By writing everything down, he makes room.
This process became first came clear to me when I read The Creativity Book. Eric Maisel explains that organization can be a real challenge for everyday creative people who have lots of ideas, dreams, goals, responsibilities, and who are perhaps a little suspicious of organization. It isn’t of life or death importance that you remember everybody’s birthday, he says, but it is vital that the chaos of ideas that start to flood your brain when you open up to your own creativity have a place to be sorted and stored and saved. If you don’t give them that chance, then chaos overwhelms you and no work can get accomplish.
Is everything you know written down somewhere?
Ultimately, it doesn’t matter how you write ideas down, only that you write them down.

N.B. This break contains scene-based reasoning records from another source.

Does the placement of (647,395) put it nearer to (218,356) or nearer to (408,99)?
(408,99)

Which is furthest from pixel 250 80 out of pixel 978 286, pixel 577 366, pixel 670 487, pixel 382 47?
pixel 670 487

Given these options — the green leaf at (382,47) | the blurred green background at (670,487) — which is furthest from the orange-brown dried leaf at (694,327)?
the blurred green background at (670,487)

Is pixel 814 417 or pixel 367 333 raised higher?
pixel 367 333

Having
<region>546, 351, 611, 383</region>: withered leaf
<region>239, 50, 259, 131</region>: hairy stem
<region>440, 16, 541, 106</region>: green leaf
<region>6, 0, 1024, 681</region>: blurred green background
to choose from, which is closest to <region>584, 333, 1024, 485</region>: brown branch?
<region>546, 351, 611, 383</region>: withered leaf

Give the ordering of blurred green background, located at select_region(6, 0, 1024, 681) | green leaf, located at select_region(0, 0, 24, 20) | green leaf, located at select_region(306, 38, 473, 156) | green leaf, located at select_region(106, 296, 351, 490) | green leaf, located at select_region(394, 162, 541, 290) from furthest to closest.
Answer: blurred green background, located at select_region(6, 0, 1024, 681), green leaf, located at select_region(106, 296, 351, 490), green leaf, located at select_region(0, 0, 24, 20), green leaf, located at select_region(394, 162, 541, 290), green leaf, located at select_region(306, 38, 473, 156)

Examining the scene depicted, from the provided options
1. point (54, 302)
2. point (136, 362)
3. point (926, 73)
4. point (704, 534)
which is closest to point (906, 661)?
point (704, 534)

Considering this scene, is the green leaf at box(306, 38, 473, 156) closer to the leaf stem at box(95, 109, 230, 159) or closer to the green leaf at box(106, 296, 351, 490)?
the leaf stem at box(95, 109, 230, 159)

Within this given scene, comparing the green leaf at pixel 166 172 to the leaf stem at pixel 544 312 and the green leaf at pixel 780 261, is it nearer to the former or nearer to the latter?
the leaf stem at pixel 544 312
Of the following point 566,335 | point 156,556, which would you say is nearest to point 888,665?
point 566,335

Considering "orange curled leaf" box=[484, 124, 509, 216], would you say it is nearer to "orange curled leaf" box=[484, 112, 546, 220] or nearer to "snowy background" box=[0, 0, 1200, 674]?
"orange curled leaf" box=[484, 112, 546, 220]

There’s a fascinating study from the Nueromarketing Science and Business Association, which detailed how the physical documentation process affects our brains. Turns out, when we physically write something down, we stimulate a collection of cells in the base of our brain known as the reticular activating system. This becomes the filter for all the information our brain needs to process and it gives more attention to what we are currently focusing on. And as a result, the physical act of writing things down brings the information to the forefront, triggers our brains to pay close attention, raises the psychological ante and increases our commitment as collectors, creators and communicators of ideas.
And so, whether you have a prodigious memory, whether you’re trying to improve it, and whether your collection tools are paper and pen, electronic note taking, audio capturing, emailing, voice recognition technology or some kind of web app, the good new is, you don’t have to invest a lot of time and money to boost your memory.
You just have to keep asking yourself the same question.
Is everything you know written down somewhere?